Diane Review

Diane, 2019 © Sight Unseen Pictures
Diane is a 2019 drama about a woman who fills her days helping others and desperately attempting to bond with her drug-addicted son.

For his feature length film debut, writer/director Ken Jones cuts right to the bone in delivering a deeply personal story that will undoubtedly resonant for many, though by its end will be remembered far more for its heartening lead performance from Mary Kay Place. She stands in the center of a maelstrom of real life so authentic on film, it feels as if we are but voyeurs drawing back a small corner of the curtain, glimpsing a vision of ourselves.

In the rural pastorals of what could be any small town in America, Diane (Place) is an older woman, orbiting a number of crises, diligently efforting – perhaps in futility – to corral family members and friends into better light. Her cousin Donna (Deirdre O’Connell), is dying of cervical cancer, bound to a hospital bed, Donna’s mother expressing a sooner end would be best. Diane’s grown son Brian (Jake Lacy) is in a desperate spiral of drug addiction, refusing help and abusing his mother as she struggles to save him. These two are opposite ends of a seesaw she tries to maintain while working at a soup kitchen with her best friend Bobbie (Andrea Martin), the weight steadily, unmercilessly pulling her into the dark where her past and future lay in wait.

It doesn’t take but a few moments into Diane to understand that Jones isn’t playing by familiar rules, avoiding the larger dramatic set-pieces the script seems designed to inflate for much smaller, impactful punches that allow Mary Kay Place to find a humanity about Diane that feels uncommon in movies like this. The film starts with her asleep, sitting in Donna’s hospital room and you wonder how she could be so insensitive until you soon realize a moment of peace, even in the company of a dying woman, is earned. Pennace harbors in her purpose but there is no rest in the closing shadows of guilt and decline.
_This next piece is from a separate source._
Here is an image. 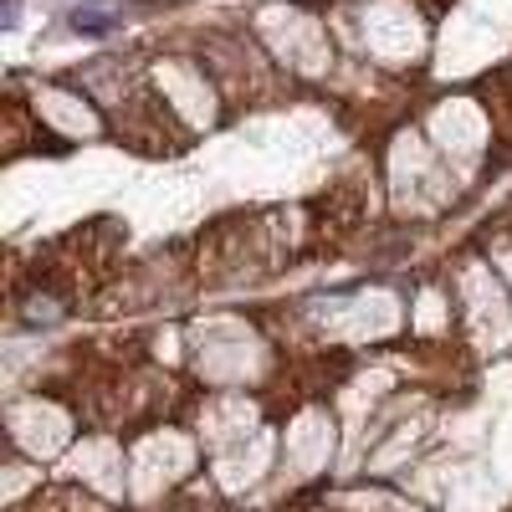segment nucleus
Instances as JSON below:
<instances>
[{"instance_id":"obj_1","label":"nucleus","mask_w":512,"mask_h":512,"mask_svg":"<svg viewBox=\"0 0 512 512\" xmlns=\"http://www.w3.org/2000/svg\"><path fill=\"white\" fill-rule=\"evenodd\" d=\"M497 267H502V272L512 277V251H502V256H497Z\"/></svg>"}]
</instances>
What Jones so deftly illustrates is the locality of these people, a tight long-lived community where the young are peripheral, something few films embrace these days, the small town life connected by the winding roads that link them and the stories that shape them. Jones sets Diane in the hollows of a settled winter, metaphorical of where most in his cast exist, leaving Diane to feel somewhat suspended in an uncomfortable space where all things feel unfamiliar yet indescribably near. It’s weirdly ethereal to watch, Jones careful to keep much of where Diane lives unrecognizable and yet instantly identifiable.

We’re never really ready for the ‘next stage’ of life, no matter where we are in it. “When we were kids, we thought we’d live forever,” remarks a minor character in the story, and while that’s of course true, it has a different flavor here as so many around Diane are closing their paths, even as they surely feel closer to the past than their immediate futures.

Diane doesn’t do the expected here, Jones putting his titular character on a smaller but significant journey that isn’t about sweeping acts of redemption and contrived moments of emotional exploitation. Instead, it’s a subtle study by Mary Kay Place that reinvents her already iconic career. She carries the film with gentle lifts of the eye, a slope of the shoulder, a pause that lingers with no words to be said. It’s a genuinely arresting piece of acting that elevates everything about the film, even when it might not strike all the chords we may hope it does. This is one of the best films of the year.